[Work to complete]: Copy the pocket-knife discussion from "I would find" to "of the year.", changing "roof repair tech" to "roofing technician".

[Document section]:
# # #
One factor that I think may account for any variance, then just as now, you had knife nuts, and then you had a working guy who really didn't care about a knife, but needed one in his working day. I'd bet that there was a ton of cheap iron bolster knives that got worn down or broken being used and abused. Pried with, not oiled and rusted up, and tossed out. To some foldks, a knife is just a weird shaped screw driver or can opener. If it breaks, they just go get another one.

Then you'd have the guys like us, the afflicted and obsessed. The knife nuts. They would buy a nice higher dollar trapper or two blade jack, and treat it right. Make it last for 20 years or more, then hand it down to a grandson who would treat it like the family sword of old.

The fact that the old catalogues show both extremisms of product, the cheap single blade iron bolster, and the nice mother of pearl gentleman's pocket knife, bears out a wide customer base.

Carl.

All true, and to me, spot on. My grandfather was indeed a "working man", and knives were simply tools. He never fondled or caressed his knives, never collected any and only bought a new one when he wore out the one he had or found one that would do what he wanted better than the one he had.

My father like nicer knives, and had a few. He started out blue collar in the 30's, but then went to white collar. He bought some nicer knives with fancier scales on them, but with his upbringing and three kids at home couldn't justify paying a day or two of wages on a pocket knife. He is the one that settled me on CASE and Boker early on back in the 60s. At that time those two made classic working and hunting patterns of great build and great utility value. Plus, a bunch of them were good looking, too!

I would find fault though with the idea of a working man that makes about $45,000 year. The carpenters that work for me average (some higher, some lower) $20 an hour. Carpenter's helpers make $10 to $12, with a good one making $15 if his lead man thinks he is worth it. My painter is $20, his helper is $12. My laborers are paid $10. Certified Journeyman, licensed plumbers and electricians make the most and might make the 45K mark. Their helpers make about $15. My roof repair tech makes $35 an hour, so he would make your estimate, but he only works when he can which is about half of the year.

Home Depot and Lowe's start their folks out at $8 an hour here, and it is not uncommon to double your money with them (if you take their classes for training) and be a the $15 dollar mark in a couple or three years. You can start higher of course if you bring some experience and a good resume. But I assure you, most of the warehouse guys, material handlers, and stockers are making around $12. These are indeed working men and women, and they won't part with $50 to $150 for a "working man's knife" to be used in the warehouse cutting strapping, heavy boxes, cutting up packaging, cutting fiberglass tape, doing some light scraping, etc. Unless they live at home, they simply can't afford to.
# # #
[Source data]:
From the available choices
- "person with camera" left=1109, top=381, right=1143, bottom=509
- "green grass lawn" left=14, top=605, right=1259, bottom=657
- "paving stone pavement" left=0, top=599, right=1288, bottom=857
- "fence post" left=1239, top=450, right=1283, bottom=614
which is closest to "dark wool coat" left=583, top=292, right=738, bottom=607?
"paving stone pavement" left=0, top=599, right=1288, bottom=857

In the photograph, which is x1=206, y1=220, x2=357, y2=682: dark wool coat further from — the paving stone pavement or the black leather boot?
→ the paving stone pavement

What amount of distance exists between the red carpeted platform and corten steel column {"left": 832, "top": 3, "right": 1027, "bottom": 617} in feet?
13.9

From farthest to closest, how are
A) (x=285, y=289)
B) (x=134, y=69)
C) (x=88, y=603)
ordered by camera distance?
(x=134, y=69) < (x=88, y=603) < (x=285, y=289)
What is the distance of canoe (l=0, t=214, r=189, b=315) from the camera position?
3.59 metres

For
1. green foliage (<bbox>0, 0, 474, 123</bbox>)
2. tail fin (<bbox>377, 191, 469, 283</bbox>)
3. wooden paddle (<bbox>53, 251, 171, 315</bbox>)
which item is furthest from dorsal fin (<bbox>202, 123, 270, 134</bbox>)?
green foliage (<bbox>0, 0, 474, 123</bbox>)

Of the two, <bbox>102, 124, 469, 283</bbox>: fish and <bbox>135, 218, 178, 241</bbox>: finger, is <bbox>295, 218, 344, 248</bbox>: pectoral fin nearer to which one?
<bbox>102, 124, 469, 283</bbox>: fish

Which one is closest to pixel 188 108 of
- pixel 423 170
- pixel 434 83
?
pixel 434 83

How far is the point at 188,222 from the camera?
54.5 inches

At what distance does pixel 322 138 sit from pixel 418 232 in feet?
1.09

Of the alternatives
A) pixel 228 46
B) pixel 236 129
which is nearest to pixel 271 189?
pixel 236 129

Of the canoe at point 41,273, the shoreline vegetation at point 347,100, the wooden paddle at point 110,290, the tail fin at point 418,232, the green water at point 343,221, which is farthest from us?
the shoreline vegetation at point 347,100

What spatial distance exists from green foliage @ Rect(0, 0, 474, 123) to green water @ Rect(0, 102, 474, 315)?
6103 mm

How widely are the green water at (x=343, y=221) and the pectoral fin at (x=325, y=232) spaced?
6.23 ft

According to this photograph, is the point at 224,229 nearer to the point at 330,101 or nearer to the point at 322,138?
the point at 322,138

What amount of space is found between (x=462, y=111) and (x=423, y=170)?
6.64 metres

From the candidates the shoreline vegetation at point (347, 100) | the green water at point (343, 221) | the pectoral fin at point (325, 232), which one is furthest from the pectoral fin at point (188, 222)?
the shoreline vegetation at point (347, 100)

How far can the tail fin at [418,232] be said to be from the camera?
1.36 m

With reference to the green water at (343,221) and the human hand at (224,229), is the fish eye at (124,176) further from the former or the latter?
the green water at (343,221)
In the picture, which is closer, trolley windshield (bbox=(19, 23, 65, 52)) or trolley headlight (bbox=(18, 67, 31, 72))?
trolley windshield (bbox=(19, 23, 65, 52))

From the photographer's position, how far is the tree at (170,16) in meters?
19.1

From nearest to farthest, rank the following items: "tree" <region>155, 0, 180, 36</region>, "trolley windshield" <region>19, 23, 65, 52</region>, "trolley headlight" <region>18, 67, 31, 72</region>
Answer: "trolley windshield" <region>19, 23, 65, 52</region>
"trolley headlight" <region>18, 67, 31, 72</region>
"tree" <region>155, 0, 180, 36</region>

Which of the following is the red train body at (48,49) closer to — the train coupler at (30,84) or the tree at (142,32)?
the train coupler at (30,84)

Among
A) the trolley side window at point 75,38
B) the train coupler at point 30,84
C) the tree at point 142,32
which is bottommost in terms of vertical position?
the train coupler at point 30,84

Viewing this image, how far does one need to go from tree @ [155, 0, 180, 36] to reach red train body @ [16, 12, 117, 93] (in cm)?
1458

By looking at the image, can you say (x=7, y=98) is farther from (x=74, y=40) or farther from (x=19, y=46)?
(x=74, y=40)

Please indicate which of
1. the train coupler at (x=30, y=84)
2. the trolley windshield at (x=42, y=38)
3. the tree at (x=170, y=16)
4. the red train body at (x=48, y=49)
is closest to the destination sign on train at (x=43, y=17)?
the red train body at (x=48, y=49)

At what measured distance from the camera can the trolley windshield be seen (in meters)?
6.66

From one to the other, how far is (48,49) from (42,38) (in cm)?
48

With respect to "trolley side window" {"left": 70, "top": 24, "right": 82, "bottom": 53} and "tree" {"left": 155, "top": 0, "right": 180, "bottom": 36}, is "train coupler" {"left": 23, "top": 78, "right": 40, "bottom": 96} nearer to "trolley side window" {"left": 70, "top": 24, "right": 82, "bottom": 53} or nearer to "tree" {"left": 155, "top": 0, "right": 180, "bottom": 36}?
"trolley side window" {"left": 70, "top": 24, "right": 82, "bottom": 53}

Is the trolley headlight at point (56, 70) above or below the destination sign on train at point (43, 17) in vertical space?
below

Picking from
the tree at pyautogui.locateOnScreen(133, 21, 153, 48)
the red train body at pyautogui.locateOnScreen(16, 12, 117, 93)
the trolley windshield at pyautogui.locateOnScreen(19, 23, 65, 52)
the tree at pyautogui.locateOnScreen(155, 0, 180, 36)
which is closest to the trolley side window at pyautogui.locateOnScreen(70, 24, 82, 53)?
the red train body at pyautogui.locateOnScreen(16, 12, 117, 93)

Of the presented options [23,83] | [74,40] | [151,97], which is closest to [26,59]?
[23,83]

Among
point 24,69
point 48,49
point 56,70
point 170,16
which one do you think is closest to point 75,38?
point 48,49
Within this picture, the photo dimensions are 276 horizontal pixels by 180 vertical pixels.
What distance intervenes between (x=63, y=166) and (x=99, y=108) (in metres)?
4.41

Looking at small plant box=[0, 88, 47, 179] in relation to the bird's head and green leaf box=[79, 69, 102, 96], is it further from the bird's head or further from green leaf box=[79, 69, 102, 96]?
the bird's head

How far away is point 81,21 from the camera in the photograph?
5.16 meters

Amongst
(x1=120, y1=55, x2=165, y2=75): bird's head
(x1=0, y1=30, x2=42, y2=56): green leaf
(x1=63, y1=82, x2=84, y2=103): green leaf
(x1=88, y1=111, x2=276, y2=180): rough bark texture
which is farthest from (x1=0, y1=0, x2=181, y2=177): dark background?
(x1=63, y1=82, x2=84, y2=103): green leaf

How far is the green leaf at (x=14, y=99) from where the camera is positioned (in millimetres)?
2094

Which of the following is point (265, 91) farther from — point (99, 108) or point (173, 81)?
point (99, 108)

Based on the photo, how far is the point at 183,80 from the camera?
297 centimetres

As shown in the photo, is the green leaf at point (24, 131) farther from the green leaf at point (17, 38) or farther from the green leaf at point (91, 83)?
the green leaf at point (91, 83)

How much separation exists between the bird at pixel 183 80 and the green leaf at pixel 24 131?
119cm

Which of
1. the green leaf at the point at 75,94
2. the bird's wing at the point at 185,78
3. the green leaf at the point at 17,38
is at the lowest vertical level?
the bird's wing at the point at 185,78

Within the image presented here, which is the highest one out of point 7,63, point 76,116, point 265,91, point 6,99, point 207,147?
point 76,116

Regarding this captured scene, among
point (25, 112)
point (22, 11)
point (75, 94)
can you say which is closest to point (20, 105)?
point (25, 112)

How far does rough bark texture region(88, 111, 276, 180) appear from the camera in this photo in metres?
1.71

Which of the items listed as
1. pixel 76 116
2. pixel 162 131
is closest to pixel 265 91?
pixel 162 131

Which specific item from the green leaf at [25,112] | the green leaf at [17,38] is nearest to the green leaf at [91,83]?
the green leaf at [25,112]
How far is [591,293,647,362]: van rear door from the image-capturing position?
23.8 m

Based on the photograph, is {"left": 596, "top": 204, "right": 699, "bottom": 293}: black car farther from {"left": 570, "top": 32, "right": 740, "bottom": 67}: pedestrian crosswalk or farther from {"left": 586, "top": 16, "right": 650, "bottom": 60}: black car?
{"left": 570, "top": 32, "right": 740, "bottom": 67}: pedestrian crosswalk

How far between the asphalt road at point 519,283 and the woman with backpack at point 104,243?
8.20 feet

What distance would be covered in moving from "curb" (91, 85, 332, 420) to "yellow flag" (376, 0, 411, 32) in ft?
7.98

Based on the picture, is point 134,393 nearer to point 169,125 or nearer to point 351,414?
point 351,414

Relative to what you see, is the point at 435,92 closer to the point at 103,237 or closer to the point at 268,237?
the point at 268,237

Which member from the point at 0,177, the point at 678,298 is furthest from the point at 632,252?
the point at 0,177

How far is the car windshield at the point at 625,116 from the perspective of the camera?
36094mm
# # #
[Answer for this exercise]:
I would find fault though with the idea of a working man that makes about $45,000 year. The carpenters that work for me average (some higher, some lower) $20 an hour. Carpenter's helpers make $10 to $12, with a good one making $15 if his lead man thinks he is worth it. My painter is $20, his helper is $12. My laborers are paid $10. Certified Journeyman, licensed plumbers and electricians make the most and might make the 45K mark. Their helpers make about $15. My roofing technician makes $35 an hour, so he would make your estimate, but he only works when he can which is about half of the year.